Professionals who work in the creative industry need portfolios to showcase their skills to attract clients and peers. Once upon a time this was solved by creating stunning printed pieces. However, no matter how you look at it, times have changed and designers are no longer just designers. We’ve got different specialties that cover many different fields within design. It’s important that you identify your strengths before starting to build your own portfolio.
Today we will cover all the bases that lead to the creation of an amazing User Interface Portfolio, so if this happens to be your specialization, keep reading!
Take the creation of your portfolio as any other important project you would work on and start by picking the number of products or projects you would like to showcase. Think of a number that can cover all of what you can do from the point of view of a UI designer, that can be enough to represent you as the perfect candidate for the next big contract and not a lot to turn your portfolio into an overwhelming and never ending trip for your future clients. Edit your selection with a sharp eye, as you will be judged by your worst piece.
Picking up to 9 projects is more than enough to show a variety of pieces, however, if that would be too many for what you would like to show in your portfolio then don’t worry, as 6 is also an acceptable number of projects to offer.
We all know working on a portfolio can feel endless because it’s hard for us as designers to objectively select the best work. However, the sooner you publish your portfolio, the faster your work will be ready for potential clients to see. Set realistic deadlines for every step of the process: from the very beginning, to when you pick your projects, through to its publication.
This will mainly depend on you: are you a UI designer focusing on gaming? How about a UI designer specialized in designing mobile apps? Maybe you do both plus more! Each of them has a different solution but these tips are applicable to all UI cases.
A little research has never truly hurt anyone and it’s useful to see what kinds of portfolios are out there, what trends you should avoid for your portfolio to not look the same as everyone else’s, and what details are definitely worth exploring to apply to your own presentation. Inspiration is your best friend when you’re starting to build something from scratch.
Awwwards is a good place to look for web-based portfolios and some users at Dribbble offer more on their profiles to a web portfolio than you might think.

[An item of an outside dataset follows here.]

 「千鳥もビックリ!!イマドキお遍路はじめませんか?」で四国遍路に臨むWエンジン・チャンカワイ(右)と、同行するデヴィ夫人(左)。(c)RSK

Of course, learning from your fellow colleagues on Toptal is always a good idea, there are stunning portfolios out there for you to check out!
There are three things that should be kept in mind throughout the process of building a UI portfolio: remember the importance of the visuals, have a solid process and show the result of each project by telling a story. Be as specific as you want yet keep an equilibrium between all three of them.

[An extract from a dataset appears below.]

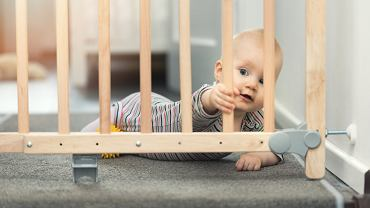 Wstrząśnienie (wstrząs) mózgu, może być konsekwencją urazów głowy u dzieci. Dlatego warto zabezpieczać przestrzeń, w której dziecko przebywa - schody, śliskie podłogi, łóżeczka.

While it’s important to pay attention to details and UI designers focus mainly on those, it’s vital for your pieces to be “more than just a pretty face.” UI designers mostly work with UX designers to achieve incredible products, or sometimes hybrid designers do both UX and UI at the same time. Therefore it’s key to keep the essence of your designs by having some storytelling on every single page and by dodging the commonly known “Dribbblisation of Design” which will differentiate you from regular designers.
The recommended size for portfolios nowadays are:
Note: Most devices nowadays allow retina images which will make your images look sharper and better. Remember to upload them twice their original size with @2x.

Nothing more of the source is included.